Screening of oils, surfactants, and co-surfactants
A primary examination of numerous oils, surface-active agents, and co-surfactants has been completed to check their lodging capacity toward methotrexate. The miscibility of Methotrexate in numerous oils, surface-active agents, and co-surfactants has been identified by adding an extra quantity of drug into 2 ml of decided oil, surface active agent, and co-surfactant one after the other in a separate 10 ml volumetric flask via the use of a vortexing mixer. These volumetric flasks had been stored in an orbital shaker incubator (Remi, CIS24 BL, Mumbai, India) at 25±1.0°C for 72 h to attain a state of equilibrium. The samples which were equilibrated have been taken out from the shaker and centrifugation was done at 3000 RPM over 15 min by the use of centrifuge (Remi, India). Then, the supernatant formed has been taken and performed filtration of supernatant by using a filter paper. The methotrexate concentration has been identified in specific oil using UV-spectroscopy at 259 nm [19, 20].

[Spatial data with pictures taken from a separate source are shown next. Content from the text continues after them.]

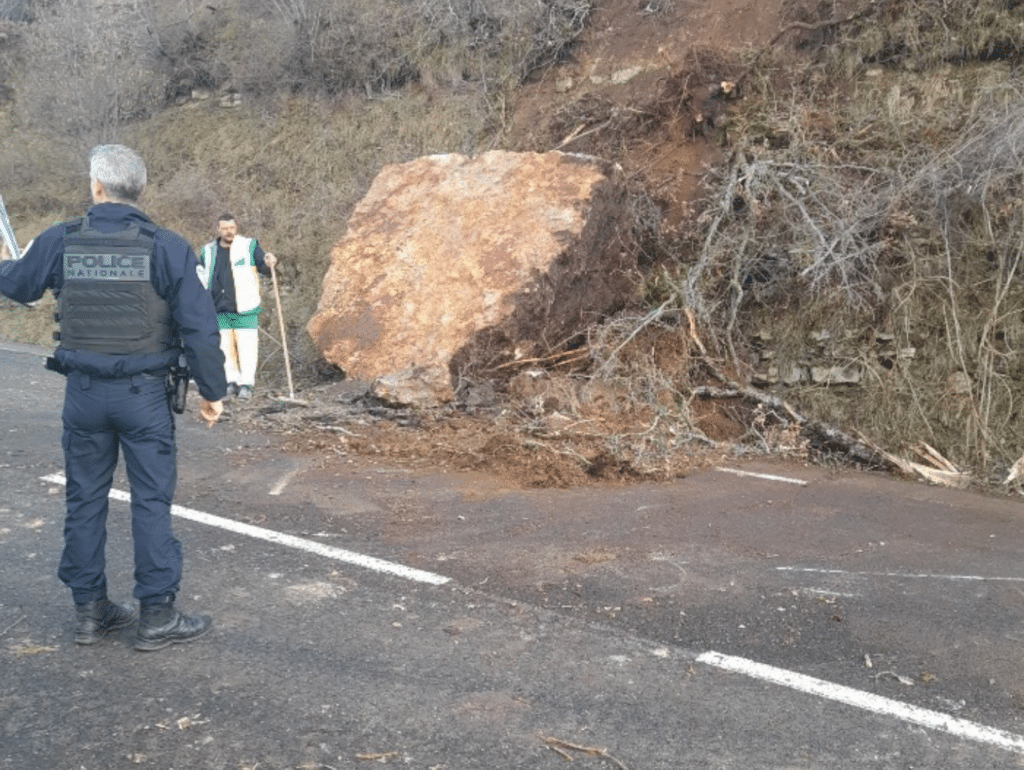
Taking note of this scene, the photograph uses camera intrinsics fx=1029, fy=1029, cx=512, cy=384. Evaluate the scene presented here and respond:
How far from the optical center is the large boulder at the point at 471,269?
30.9 ft

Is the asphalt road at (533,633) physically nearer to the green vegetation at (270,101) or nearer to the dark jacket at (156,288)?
the dark jacket at (156,288)

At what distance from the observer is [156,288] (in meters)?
4.12

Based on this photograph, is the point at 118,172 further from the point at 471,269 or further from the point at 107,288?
the point at 471,269

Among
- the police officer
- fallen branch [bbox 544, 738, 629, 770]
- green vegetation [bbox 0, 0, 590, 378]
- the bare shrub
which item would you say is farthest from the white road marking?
the bare shrub

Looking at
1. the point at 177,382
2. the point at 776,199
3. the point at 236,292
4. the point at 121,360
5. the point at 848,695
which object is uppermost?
the point at 776,199

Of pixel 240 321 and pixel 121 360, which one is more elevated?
pixel 121 360

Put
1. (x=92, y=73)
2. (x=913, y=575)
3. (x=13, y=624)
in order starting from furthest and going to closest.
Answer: (x=92, y=73) → (x=913, y=575) → (x=13, y=624)

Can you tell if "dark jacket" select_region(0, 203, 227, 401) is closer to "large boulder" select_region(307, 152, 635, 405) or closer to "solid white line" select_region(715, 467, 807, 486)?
"solid white line" select_region(715, 467, 807, 486)

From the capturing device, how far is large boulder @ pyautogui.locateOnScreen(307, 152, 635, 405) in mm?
9430

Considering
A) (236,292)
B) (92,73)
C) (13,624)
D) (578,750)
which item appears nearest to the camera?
(578,750)

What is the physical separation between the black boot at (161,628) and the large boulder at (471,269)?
464 centimetres

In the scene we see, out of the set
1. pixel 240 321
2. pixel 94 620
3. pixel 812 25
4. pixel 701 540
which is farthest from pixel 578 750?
pixel 812 25

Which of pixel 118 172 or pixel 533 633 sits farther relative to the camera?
pixel 533 633

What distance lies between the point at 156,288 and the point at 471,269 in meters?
5.96
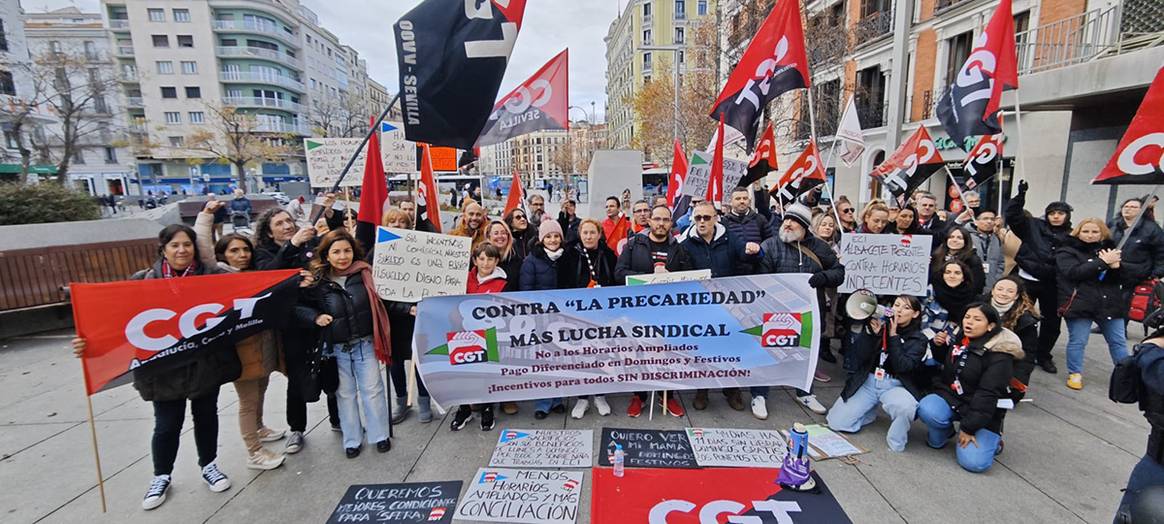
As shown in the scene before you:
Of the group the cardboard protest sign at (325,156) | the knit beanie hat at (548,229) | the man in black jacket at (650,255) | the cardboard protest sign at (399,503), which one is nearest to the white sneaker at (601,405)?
the man in black jacket at (650,255)

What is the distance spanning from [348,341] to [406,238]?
934mm

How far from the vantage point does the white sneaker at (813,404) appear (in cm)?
447

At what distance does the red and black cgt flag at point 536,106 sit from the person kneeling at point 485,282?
8.83 ft

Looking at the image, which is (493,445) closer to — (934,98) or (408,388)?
(408,388)

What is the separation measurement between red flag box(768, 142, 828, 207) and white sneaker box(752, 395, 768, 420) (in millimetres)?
3601

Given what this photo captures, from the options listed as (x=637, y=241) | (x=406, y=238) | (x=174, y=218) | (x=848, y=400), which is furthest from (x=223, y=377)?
(x=174, y=218)

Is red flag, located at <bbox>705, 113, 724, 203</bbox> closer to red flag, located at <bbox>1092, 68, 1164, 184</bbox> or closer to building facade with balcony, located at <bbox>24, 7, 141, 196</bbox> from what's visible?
red flag, located at <bbox>1092, 68, 1164, 184</bbox>

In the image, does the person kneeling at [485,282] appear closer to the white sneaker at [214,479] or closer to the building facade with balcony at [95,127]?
the white sneaker at [214,479]

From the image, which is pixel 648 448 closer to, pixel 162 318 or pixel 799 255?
pixel 799 255

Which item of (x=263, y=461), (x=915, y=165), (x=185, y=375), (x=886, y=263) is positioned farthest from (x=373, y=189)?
(x=915, y=165)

Construction of pseudo-ternary phase diagram
The pseudo ternary phase diagrams had been constructed by using the method of aqueous titration to determine the region of nanoemulsion and to identify the size of the nanoemulsion region. For the construction of each pseudo-ternary phase diagram, the surfactant was mixed with co-surfactant (Smix) in the ratio of 1:1, 1:2, 1:3, 3:1, and 2:1 (i.e., Km, w/w). Then the part of each Smixhas been combined with the oil in the ratio of 9:1, 8:2, 7:3, 6:4, 5:5, 4:6, 3:7, 2:8, and 1:9 (w/w). By vortexing with vortexer for 5 min, a transparent homogenous mixture of oil and the Smix component had been prepared [18]. Then titration of each mixture was carried out in drop by drop method with distilled water and prominently viewed for clarity of phase and ability to flow. The volume of water at which the transitions from transparency to turbidity occurred was supposed to be the titration’s endpoint. From this titration method, the ratio of surfactant/co-surfactant (Smix) has been determined. These estimated values were utilized to identify the region of the nanoemulsion formulation with the selected amount of oil and surfactant and co-surfactant (Smix). Then the drug effect on the boundary of nanoemulsion that has been obtained from the pseudo ternary phase diagram was checked. The pseudo ternary phase diagram was constructed using the ProSim Ternary Diagram software [21, 22].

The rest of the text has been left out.